* [TASK STATEMENT]
Starting at the line that contains "How great a distance lies" and continuing through the last of the rows, write out those lines as a numbered list, skipping blank lines.

=== SOURCE RECORDS ===

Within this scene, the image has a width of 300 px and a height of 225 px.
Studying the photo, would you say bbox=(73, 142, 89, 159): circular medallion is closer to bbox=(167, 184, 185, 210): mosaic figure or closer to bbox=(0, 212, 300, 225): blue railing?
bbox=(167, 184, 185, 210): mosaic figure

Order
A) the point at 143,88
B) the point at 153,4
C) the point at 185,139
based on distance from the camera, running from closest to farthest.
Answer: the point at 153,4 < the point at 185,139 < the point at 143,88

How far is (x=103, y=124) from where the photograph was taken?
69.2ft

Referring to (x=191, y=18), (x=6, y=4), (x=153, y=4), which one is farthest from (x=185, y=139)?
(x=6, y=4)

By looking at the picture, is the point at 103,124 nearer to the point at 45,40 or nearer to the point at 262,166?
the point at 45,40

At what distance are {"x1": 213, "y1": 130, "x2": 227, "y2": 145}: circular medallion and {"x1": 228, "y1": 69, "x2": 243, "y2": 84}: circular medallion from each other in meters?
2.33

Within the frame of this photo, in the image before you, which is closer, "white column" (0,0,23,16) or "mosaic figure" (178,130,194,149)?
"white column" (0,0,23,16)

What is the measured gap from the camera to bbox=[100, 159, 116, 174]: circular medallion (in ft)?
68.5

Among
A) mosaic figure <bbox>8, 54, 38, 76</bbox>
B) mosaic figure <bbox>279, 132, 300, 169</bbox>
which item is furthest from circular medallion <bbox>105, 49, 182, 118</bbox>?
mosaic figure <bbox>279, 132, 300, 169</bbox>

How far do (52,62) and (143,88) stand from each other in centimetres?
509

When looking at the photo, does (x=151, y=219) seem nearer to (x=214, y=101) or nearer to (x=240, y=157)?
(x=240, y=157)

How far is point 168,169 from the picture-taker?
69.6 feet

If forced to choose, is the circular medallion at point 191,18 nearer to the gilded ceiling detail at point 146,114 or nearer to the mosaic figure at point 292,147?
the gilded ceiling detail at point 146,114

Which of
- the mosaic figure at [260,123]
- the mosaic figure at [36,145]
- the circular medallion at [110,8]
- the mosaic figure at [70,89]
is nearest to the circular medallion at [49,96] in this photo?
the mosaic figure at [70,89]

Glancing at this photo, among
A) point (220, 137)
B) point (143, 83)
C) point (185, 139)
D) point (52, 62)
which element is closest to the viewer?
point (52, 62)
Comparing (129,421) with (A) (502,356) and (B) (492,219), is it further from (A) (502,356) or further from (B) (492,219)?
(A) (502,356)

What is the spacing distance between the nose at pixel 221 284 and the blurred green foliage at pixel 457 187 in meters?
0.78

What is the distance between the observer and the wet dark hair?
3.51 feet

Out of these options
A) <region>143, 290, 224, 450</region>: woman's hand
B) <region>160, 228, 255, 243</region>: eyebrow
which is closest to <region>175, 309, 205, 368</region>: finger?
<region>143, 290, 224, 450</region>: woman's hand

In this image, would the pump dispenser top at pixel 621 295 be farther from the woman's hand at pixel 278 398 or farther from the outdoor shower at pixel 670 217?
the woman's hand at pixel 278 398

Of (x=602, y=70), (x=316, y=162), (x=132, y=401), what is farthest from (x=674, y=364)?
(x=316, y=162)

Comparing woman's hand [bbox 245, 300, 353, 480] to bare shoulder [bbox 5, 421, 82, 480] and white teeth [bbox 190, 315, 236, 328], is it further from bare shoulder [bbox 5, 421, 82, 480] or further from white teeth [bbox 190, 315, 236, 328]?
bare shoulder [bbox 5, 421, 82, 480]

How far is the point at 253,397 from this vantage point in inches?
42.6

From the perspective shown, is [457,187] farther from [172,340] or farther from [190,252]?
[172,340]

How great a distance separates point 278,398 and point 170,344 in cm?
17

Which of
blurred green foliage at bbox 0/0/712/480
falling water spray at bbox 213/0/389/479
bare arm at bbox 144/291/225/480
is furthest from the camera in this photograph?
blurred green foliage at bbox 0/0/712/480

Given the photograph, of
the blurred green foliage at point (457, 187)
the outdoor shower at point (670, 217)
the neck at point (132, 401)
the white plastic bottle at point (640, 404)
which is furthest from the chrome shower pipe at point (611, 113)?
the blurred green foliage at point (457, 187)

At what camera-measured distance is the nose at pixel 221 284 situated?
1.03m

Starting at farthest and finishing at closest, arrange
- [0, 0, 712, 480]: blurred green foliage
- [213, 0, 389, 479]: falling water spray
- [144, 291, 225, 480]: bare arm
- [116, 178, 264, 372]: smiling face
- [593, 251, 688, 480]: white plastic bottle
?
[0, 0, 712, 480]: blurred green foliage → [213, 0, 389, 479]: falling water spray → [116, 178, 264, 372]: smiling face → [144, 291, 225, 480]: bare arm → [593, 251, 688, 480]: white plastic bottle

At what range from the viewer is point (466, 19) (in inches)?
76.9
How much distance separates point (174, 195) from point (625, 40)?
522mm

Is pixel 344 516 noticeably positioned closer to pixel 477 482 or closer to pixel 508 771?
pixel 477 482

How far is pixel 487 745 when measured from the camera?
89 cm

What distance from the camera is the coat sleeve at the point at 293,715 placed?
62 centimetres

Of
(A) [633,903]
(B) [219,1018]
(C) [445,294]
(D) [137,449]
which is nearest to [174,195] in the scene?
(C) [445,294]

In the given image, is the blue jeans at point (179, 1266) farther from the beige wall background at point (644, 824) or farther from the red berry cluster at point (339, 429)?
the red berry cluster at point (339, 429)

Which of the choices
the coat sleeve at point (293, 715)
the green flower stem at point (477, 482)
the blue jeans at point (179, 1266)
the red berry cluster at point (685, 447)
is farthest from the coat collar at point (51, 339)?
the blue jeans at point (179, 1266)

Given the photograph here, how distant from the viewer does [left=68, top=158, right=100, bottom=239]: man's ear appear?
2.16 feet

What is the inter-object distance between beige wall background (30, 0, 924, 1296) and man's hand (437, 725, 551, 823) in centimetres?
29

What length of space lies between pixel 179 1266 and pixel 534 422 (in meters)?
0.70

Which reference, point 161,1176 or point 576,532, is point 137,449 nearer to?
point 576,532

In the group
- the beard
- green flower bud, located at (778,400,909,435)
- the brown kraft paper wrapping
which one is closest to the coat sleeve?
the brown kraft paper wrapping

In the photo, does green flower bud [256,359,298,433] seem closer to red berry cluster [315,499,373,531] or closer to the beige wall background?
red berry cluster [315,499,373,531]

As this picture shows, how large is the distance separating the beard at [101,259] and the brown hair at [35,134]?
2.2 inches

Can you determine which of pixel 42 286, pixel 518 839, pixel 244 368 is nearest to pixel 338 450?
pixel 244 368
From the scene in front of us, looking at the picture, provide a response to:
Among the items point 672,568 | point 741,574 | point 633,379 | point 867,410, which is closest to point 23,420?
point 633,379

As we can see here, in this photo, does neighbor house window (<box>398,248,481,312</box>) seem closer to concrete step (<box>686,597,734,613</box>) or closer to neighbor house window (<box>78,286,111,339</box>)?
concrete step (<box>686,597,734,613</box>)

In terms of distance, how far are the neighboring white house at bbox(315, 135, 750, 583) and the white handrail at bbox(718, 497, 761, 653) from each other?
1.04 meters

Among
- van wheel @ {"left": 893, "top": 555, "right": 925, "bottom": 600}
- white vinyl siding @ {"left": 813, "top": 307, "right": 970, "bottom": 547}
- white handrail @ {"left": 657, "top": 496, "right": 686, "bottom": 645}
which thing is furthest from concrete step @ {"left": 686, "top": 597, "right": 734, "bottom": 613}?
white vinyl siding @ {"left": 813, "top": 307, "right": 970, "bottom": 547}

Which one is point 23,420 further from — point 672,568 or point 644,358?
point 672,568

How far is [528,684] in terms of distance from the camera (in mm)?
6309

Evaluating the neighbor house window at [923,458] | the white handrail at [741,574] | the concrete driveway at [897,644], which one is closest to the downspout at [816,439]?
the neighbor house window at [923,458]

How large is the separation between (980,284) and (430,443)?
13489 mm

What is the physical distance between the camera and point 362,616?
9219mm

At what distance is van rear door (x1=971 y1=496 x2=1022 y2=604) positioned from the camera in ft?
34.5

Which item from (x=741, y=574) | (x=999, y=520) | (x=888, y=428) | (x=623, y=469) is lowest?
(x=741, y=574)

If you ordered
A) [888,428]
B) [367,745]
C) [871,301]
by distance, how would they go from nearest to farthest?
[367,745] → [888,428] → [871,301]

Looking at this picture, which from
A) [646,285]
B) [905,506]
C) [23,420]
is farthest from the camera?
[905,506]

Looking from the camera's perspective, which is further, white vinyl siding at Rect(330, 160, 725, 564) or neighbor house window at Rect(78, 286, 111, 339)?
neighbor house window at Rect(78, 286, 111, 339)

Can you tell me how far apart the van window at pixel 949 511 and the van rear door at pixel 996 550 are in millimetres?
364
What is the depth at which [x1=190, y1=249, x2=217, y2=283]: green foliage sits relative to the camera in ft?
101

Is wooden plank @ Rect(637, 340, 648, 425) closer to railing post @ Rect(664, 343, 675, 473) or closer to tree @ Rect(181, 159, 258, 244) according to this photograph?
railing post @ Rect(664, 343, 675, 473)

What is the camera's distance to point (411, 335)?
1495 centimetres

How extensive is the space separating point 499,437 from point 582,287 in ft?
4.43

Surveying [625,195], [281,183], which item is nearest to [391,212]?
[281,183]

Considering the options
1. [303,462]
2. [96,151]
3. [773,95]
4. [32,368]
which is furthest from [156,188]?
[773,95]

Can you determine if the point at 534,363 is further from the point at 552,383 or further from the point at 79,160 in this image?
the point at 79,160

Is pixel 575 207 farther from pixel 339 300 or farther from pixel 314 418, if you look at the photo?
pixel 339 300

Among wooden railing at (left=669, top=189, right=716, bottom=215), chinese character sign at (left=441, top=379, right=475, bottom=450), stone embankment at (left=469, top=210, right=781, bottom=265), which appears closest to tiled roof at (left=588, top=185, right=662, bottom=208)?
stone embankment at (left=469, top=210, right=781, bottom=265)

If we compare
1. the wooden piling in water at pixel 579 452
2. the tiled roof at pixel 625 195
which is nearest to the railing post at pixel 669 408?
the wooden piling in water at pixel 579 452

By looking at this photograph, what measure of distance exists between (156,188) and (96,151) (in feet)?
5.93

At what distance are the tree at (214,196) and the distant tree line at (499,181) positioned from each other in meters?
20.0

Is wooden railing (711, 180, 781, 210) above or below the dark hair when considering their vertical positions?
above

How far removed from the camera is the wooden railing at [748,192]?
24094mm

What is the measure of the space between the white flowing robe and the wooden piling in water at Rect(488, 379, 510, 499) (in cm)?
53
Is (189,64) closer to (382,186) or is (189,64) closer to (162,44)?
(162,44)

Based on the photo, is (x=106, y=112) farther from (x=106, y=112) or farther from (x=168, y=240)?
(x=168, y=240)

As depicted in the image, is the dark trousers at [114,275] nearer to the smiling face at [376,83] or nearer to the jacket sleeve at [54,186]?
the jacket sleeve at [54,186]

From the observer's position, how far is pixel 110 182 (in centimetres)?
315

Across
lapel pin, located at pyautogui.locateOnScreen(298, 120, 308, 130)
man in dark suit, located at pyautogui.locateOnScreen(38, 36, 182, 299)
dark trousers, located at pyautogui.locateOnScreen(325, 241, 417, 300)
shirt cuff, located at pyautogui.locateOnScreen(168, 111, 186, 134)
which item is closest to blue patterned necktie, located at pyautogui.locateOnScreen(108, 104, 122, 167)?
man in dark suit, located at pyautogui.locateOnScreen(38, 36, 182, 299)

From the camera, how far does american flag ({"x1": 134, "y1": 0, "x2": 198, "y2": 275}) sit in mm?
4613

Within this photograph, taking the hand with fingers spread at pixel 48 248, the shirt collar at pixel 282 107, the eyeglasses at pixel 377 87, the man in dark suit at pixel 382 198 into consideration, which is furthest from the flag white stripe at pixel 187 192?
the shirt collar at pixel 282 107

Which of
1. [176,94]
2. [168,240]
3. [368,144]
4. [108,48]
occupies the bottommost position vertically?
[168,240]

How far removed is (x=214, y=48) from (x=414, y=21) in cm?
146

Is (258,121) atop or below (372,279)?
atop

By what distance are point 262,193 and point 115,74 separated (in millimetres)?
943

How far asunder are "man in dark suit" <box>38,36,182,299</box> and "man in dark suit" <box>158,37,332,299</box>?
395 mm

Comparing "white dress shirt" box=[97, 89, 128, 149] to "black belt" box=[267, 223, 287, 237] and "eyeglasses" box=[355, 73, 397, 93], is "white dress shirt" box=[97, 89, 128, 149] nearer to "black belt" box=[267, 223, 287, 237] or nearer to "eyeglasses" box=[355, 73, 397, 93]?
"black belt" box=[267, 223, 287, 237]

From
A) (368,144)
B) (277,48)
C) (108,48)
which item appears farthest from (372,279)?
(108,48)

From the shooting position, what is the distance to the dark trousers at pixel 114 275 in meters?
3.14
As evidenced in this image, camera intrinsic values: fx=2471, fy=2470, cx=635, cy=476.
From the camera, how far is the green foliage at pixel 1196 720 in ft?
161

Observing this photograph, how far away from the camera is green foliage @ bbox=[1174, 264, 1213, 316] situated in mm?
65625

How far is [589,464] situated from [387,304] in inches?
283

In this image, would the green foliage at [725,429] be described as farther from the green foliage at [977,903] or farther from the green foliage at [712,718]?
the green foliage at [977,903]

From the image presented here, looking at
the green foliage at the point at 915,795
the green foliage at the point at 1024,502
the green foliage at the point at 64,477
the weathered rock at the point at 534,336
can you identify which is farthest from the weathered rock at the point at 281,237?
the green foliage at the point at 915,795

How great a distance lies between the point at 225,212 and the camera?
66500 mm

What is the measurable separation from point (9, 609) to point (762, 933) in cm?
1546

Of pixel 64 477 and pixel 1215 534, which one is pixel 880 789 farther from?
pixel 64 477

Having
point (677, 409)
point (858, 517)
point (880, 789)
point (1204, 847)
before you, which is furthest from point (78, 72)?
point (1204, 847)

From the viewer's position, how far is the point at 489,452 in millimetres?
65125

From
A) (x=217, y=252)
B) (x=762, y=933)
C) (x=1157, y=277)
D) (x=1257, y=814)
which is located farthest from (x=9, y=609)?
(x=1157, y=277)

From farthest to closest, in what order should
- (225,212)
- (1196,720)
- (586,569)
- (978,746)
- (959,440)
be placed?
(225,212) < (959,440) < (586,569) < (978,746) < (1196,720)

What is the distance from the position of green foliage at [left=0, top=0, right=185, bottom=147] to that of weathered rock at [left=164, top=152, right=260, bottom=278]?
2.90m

===

* [COMPLETE RESPONSE]
1. How great a distance lies between the point at 225,212 and the camera?
2. 66500 mm
3. What is the measurable separation from point (9, 609) to point (762, 933) in cm?
4. 1546
5. Of pixel 64 477 and pixel 1215 534, which one is pixel 880 789 farther from?
6. pixel 64 477
7. Having
8. point (677, 409)
9. point (858, 517)
10. point (880, 789)
11. point (1204, 847)
12. before you, which is furthest from point (78, 72)?
13. point (1204, 847)
14. From the viewer's position, how far is the point at 489,452 in millimetres?
15. 65125
16. From
17. A) (x=217, y=252)
18. B) (x=762, y=933)
19. C) (x=1157, y=277)
20. D) (x=1257, y=814)
21. which is located farthest from (x=9, y=609)?
22. (x=1157, y=277)
23. From farthest to closest, in what order should
24. - (225,212)
25. - (1196,720)
26. - (586,569)
27. - (978,746)
28. - (959,440)
29. be placed?
30. (225,212) < (959,440) < (586,569) < (978,746) < (1196,720)
31. What is the distance from the position of green foliage at [left=0, top=0, right=185, bottom=147] to that of weathered rock at [left=164, top=152, right=260, bottom=278]?
32. 2.90m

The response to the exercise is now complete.